##### INPUT FOR THIS TASK
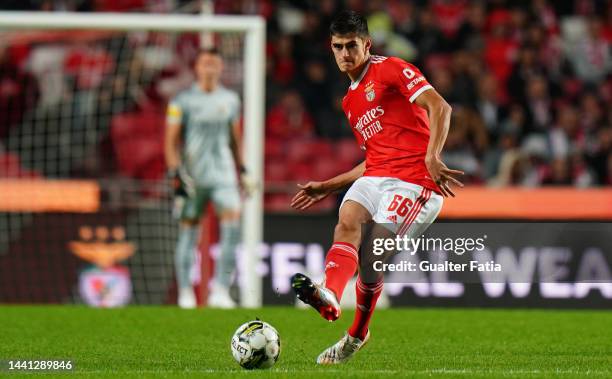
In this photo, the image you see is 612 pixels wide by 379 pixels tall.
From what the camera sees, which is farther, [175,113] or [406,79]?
[175,113]

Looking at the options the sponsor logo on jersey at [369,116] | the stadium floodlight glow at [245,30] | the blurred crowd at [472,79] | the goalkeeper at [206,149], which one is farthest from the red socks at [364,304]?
the blurred crowd at [472,79]

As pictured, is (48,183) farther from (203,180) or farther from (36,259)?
(203,180)

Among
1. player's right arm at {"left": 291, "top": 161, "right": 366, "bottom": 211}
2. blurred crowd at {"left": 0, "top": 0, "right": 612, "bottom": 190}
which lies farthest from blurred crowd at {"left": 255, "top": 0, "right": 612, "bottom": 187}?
player's right arm at {"left": 291, "top": 161, "right": 366, "bottom": 211}

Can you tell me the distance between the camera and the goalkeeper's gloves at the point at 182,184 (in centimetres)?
1216

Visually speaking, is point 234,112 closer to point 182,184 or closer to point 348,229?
point 182,184

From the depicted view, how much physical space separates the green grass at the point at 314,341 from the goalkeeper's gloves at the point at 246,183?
1.22 m

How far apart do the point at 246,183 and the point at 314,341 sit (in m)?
3.82

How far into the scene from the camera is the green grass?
6.24 m

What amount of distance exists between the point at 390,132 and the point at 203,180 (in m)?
5.83

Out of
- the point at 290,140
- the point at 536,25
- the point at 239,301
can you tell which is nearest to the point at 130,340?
the point at 239,301

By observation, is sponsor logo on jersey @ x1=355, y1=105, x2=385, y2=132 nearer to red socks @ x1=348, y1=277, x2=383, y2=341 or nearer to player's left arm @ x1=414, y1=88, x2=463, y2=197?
player's left arm @ x1=414, y1=88, x2=463, y2=197

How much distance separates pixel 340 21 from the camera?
6.30m

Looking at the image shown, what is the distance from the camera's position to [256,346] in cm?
611

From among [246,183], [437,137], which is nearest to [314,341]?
[437,137]
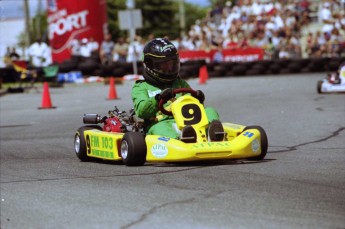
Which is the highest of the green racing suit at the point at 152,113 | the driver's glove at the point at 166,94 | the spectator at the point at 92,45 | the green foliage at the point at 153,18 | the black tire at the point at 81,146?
the driver's glove at the point at 166,94

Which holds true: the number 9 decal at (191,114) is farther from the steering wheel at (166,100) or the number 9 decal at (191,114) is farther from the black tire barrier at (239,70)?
the black tire barrier at (239,70)

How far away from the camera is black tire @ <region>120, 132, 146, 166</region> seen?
8094 millimetres

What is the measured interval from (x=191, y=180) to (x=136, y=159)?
120cm

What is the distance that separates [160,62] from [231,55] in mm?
22268

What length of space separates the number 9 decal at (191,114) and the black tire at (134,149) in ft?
1.57

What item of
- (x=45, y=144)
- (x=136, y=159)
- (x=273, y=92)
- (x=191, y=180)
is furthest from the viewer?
(x=273, y=92)

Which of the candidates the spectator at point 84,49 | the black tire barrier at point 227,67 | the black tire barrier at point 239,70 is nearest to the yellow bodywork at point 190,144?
the black tire barrier at point 227,67

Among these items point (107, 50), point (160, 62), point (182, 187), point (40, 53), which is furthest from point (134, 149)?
point (40, 53)

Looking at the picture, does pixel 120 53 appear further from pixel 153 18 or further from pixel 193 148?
pixel 153 18

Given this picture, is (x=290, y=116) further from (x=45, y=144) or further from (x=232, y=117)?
(x=45, y=144)

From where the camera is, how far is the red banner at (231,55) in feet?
101

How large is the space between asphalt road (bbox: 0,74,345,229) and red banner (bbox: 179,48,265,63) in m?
17.5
##########
• **GOAL**
Copy every line from the one containing "From where the" through the end of the items, requests included. Multiply each distance given in the answers by 1.8, round to the same number of decimal places with halves going up, and leave every number in the requests unchanged.

• **ANSWER FOR THIS EXERCISE**
From where the camera is, how far is the red banner at (231,55) in feet?
182

How large is the space between asphalt road (bbox: 0,74,345,229) and red banner (bbox: 179,48,265,63) in m?
31.5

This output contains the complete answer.